Install required packages:
pkg install nginx uwsgi git
=== Nginx: clone the webui repository
rm /usr/local/www/nginx
mkdir /usr/local/www/nginx
cd /usr/local/www/nginx
git clone https://github.com/koniu/recoll-webui.git recoll-webui-master
Important: most input handler helper applications (e.g. 'pdftotext') are
installed in '/usr/local/bin' which is not in the PATH as seen by Nginx
(at least on DragonFly). The simplest way to fix this is to modify the
launcher module for the webui app so that it fixes the PATH.
Edit 'recoll-webui-master/webui-wsgi.py' and add the following line after
the 'import os' line:
os.environ['PATH'] = os.environ['PATH'] + ':' + '/usr/local/bin'
Also change the following to find the correct path:
#os.chdir(os.path.dirname(__file__))
os.chdir('/usr/local/www/nginx/recoll-webui-master')

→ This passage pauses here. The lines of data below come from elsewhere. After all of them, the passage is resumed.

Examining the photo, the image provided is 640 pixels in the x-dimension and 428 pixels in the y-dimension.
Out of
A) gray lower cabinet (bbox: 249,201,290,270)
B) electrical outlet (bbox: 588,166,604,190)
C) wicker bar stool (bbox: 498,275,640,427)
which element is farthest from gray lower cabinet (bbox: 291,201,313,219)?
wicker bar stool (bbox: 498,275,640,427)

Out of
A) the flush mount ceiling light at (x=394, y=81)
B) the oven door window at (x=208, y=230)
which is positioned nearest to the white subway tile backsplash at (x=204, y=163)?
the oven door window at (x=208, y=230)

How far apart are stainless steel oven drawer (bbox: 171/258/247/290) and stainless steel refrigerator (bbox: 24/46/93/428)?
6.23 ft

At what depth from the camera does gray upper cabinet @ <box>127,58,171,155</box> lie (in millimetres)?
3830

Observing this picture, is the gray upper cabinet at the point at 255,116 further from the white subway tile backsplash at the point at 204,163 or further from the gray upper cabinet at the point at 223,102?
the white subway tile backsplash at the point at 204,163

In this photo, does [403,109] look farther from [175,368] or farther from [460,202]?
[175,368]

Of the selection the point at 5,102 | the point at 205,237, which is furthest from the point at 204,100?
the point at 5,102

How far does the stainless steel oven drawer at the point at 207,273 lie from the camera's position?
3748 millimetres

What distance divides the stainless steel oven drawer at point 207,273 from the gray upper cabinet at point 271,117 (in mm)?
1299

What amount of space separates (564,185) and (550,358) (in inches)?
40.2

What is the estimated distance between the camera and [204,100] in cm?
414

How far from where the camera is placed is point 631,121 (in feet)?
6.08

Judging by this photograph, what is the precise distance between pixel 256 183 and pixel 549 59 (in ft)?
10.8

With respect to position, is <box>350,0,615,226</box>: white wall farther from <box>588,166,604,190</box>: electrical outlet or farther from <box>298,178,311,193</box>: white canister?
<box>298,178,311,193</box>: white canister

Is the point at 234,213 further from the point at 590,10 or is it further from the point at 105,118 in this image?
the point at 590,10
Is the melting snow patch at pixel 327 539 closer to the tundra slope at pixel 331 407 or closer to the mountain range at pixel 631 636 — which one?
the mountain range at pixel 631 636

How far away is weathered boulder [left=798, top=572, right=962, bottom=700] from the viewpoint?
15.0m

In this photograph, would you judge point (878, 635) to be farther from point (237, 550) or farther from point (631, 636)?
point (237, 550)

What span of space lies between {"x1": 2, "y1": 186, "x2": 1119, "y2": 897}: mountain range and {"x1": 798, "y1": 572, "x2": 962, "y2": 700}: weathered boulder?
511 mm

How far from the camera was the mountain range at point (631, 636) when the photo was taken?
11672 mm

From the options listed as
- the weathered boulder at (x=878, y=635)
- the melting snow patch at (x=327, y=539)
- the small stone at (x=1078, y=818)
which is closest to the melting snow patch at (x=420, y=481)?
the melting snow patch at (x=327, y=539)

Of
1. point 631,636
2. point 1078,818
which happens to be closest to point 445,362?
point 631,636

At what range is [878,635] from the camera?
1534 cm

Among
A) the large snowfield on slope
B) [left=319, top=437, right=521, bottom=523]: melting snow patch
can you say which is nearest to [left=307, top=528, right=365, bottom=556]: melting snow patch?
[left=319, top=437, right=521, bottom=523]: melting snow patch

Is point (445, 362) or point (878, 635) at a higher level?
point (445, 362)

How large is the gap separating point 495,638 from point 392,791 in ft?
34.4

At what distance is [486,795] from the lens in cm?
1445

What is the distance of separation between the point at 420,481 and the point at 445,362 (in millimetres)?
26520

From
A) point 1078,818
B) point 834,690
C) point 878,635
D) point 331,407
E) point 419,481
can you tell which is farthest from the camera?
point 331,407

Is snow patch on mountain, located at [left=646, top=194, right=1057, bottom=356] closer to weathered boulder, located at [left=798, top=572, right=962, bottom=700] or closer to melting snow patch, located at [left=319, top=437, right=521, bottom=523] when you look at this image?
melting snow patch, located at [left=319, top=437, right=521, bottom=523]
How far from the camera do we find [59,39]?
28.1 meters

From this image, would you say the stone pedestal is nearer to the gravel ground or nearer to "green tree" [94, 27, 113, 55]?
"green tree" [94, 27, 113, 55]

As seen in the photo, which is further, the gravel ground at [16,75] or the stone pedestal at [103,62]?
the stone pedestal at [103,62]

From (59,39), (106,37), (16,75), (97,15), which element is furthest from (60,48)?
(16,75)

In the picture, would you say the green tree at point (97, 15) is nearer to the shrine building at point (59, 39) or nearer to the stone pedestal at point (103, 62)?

=== Nginx: configure uWSGI
Assuming the user running the search is "dockes" (change it to your user),
sysrc uwsgi_uid=$(id -u dockes)
sysrc uwsgi_gid=$(id -g dockes)
sysrc uwsgi_flags="-M -L --wsgi-file /usr/local/www/nginx/recoll-webui-master/webui-wsgi.py"
(ALTERNATIVELY)
Add the following to rc.conf
uwsgi_uid="dockes"
uwsgi_gid="dockes"
uwsgi_flags="-M -L --wsgi-file /usr/local/www/nginx/recoll-webui-master/webui-wsgi.py"
=== Configure nginx
Edit /usr/local/etc/nginx/nginx.conf and set up a proxy to uwsgi service:
location / {
include uwsgi_params;
uwsgi_pass unix:///tmp/uwsgi.sock;
}
=== Enable and start both services
As root:
sysrc uwsgi_enable=YES #Or uwsgi_enable="YES" (in rc.conf)
sysrc nginx_enable=YES #Or nginx_enable="YES" (in rc.conf)
service uwsgi start
service nginx start